Render the listing below as a Markdown table with the columns "No." and "Line", giving each line of the listing its own numbered row and leaving out blank lines.

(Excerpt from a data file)
•••••
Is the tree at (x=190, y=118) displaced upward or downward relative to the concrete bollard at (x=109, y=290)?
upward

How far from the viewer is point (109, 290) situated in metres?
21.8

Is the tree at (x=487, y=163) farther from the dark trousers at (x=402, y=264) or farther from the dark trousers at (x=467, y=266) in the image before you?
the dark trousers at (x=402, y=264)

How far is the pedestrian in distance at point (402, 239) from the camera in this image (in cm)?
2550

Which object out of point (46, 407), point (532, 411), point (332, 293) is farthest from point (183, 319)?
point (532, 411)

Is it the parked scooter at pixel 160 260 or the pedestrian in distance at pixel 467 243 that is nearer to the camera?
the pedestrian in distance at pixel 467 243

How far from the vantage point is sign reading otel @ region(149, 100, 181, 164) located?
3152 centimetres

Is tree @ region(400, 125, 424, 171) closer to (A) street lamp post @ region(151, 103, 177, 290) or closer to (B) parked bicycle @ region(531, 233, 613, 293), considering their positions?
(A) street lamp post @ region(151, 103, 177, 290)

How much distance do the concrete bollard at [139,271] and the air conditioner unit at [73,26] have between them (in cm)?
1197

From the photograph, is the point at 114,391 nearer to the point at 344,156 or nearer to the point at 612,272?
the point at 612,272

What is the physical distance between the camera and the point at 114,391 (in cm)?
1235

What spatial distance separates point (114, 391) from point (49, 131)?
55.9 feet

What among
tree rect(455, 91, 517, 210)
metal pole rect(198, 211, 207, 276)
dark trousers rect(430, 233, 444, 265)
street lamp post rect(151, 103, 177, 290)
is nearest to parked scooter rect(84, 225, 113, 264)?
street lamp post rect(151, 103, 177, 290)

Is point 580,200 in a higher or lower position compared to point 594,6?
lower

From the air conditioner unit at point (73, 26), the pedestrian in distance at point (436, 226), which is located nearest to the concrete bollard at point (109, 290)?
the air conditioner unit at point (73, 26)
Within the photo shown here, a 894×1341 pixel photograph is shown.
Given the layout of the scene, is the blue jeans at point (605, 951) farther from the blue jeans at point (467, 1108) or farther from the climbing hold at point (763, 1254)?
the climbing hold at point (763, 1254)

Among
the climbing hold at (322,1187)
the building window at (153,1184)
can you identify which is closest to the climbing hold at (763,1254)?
•••••
### Response to the exercise:
| No. | Line |
|---|---|
| 1 | Is the tree at (x=190, y=118) displaced upward or downward relative to the concrete bollard at (x=109, y=290)? |
| 2 | upward |
| 3 | How far from the viewer is point (109, 290) situated in metres? |
| 4 | 21.8 |
| 5 | Is the tree at (x=487, y=163) farther from the dark trousers at (x=402, y=264) or farther from the dark trousers at (x=467, y=266) in the image before you? |
| 6 | the dark trousers at (x=402, y=264) |
| 7 | How far is the pedestrian in distance at point (402, 239) from the camera in this image (in cm)? |
| 8 | 2550 |
| 9 | Which object out of point (46, 407), point (532, 411), point (332, 293) is farthest from point (183, 319)? |
| 10 | point (532, 411) |
| 11 | Is it the parked scooter at pixel 160 260 or the pedestrian in distance at pixel 467 243 that is nearer to the camera? |
| 12 | the pedestrian in distance at pixel 467 243 |
| 13 | How far from the vantage point is sign reading otel @ region(149, 100, 181, 164) located? |
| 14 | 3152 centimetres |
| 15 | Is tree @ region(400, 125, 424, 171) closer to (A) street lamp post @ region(151, 103, 177, 290) or closer to (B) parked bicycle @ region(531, 233, 613, 293), considering their positions? |
| 16 | (A) street lamp post @ region(151, 103, 177, 290) |
| 17 | How much distance do the concrete bollard at [139,271] and the air conditioner unit at [73,26] have between them (in cm)? |
| 18 | 1197 |
| 19 | From the photograph, is the point at 114,391 nearer to the point at 344,156 or nearer to the point at 612,272? |
| 20 | the point at 612,272 |
| 21 | What is the physical distance between the camera and the point at 114,391 (in cm)? |
| 22 | 1235 |
| 23 | What spatial distance separates point (114, 391) from point (49, 131)? |
| 24 | 55.9 feet |
| 25 | What among |
| 26 | tree rect(455, 91, 517, 210) |
| 27 | metal pole rect(198, 211, 207, 276) |
| 28 | dark trousers rect(430, 233, 444, 265) |
| 29 | street lamp post rect(151, 103, 177, 290) |
| 30 | is nearest to parked scooter rect(84, 225, 113, 264)? |
| 31 | street lamp post rect(151, 103, 177, 290) |
| 32 | Is point 580,200 in a higher or lower position compared to point 594,6? |
| 33 | lower |
| 34 | From the air conditioner unit at point (73, 26), the pedestrian in distance at point (436, 226), which is located nearest to the concrete bollard at point (109, 290)? |
| 35 | the air conditioner unit at point (73, 26) |
| 36 | Within the photo shown here, a 894×1341 pixel photograph is shown. |
| 37 | Given the layout of the scene, is the blue jeans at point (605, 951) farther from the blue jeans at point (467, 1108) or farther from the climbing hold at point (763, 1254)? |
| 38 | the climbing hold at point (763, 1254) |
| 39 | Among |
| 40 | the climbing hold at (322,1187) |
| 41 | the building window at (153,1184) |
| 42 | can you identify which is closest to the climbing hold at (763,1254)? |